Pariosternarchus is a monospecific genus of freshwater ray-finned fish belonging to the family Apteronotidae, the ghost knifefishes, the only species in the genus is Pariosternarchus amazonensis. It is found in the main channel of the Amazon River in Brazil and Peru, likely near the bottom in deep, fast-moving water. This species is characterized by a wide head with a flat bottom, and very large sensory canals along the lower jaw. Like several other knifefishes found in deep river channels, it has reduced eyes, scales, and body pigmentation.

==Taxonomy==
Ichthyologists James S. Albert and William G.R. Crampton described P. amazonensis in 2006, in the scientific journal Ichthyological Exploration of Freshwaters; the type specimen is a 12.1 cm long fish caught near the municipality of Alvarães in the Brazilian state of Amazonas. The authors coined for it the new genus Pariosternarchus, from the Greek pario ("cheek", referring to the wide head), and sternon + archos ("chest" + "rectum", a commonly used name for apteronotids that refers to the anterior position of the urogenital opening). From morphological similarities, P. amazonensis is thought to belong to the navajini, an informal taxonomic group of apteronotids adapted to fast-flowing, large rivers, with the genus Sternarchella being its closest relatives.

==Distribution and habitat==
Pariosternarchus amazonensis occurs in the Amazon River, along the Rio Solimões in Brazil from the confluence of the Rio Japurá to the confluence of the Rio Madeira, and near the city of Iquitos in Peru.

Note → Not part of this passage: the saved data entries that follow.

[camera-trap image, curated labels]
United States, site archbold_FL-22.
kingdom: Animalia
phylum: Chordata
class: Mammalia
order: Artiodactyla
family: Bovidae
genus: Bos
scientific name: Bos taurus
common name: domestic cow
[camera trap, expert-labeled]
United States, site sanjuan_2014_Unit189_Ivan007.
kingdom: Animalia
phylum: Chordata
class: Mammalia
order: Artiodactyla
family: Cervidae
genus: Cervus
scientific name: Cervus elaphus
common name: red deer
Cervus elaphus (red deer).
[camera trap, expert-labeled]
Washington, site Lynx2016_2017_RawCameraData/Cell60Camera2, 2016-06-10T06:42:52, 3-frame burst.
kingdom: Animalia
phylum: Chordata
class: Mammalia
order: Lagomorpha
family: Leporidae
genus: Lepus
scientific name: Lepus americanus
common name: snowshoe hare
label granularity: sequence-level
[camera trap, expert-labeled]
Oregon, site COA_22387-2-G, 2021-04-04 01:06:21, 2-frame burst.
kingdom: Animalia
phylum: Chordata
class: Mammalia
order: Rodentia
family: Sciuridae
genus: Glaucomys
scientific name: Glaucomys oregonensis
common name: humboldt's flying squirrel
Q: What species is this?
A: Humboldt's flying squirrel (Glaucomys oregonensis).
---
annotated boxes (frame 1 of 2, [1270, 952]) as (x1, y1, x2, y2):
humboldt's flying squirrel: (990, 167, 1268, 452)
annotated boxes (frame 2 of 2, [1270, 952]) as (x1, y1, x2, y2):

It can be found in deep river channels, flooded beaches, and the mouths of large whitewater tributaries.

==Description==
Pariosternarchus amazonensis has a wide head, measuring up to a seventh as wide as long, with a completely flat ventral surface. The mouth is small and slung beneath the moderately long snout; conical teeth are present in both jaws. The sensory canals along the mandible are highly expanded. P. amazonensis is laterally compressed with a short body cavity. Like other members of its family, it has a long anal fin, a minute caudal fin, no pelvic or dorsal fins, and an electroreceptive dorsal appendage that originates about halfway along the back. There are 155-168 anal fin rays, 14-15 pectoral fin rays, and 16-17 caudal fin rays. The scales are large and diamond-shaped, with 6-8 rows above the lateral line but not reaching the upper surface of the head and body. Virtually unpigmented aside from tiny chromatophores speckling the bottom of the head and branchiostegal membranes, P. amazonensis is uniformly white-pink with translucent fins. The largest known specimen is 15.2 cm long.

==Biology and ecology==
The highly compressed form, small eyes, and reduced scales and coloration of P. amazonensis are consistent with living in deep (up to 25 m), fast-moving waters in large rivers. Its broad, flat-bottomed head and small, subterminal mouth suggest that it is a benthic forager. P. amazonensis is presumably capable of producing an electric field for electrolocation and communication like all other gymnotiforms, though its electric organ discharge (EOD) has not been described.

==Human interactions==
The conservation status of P. amazonensis has been evaluated as Least Concern by the International Union for Conservation of Nature (IUCN).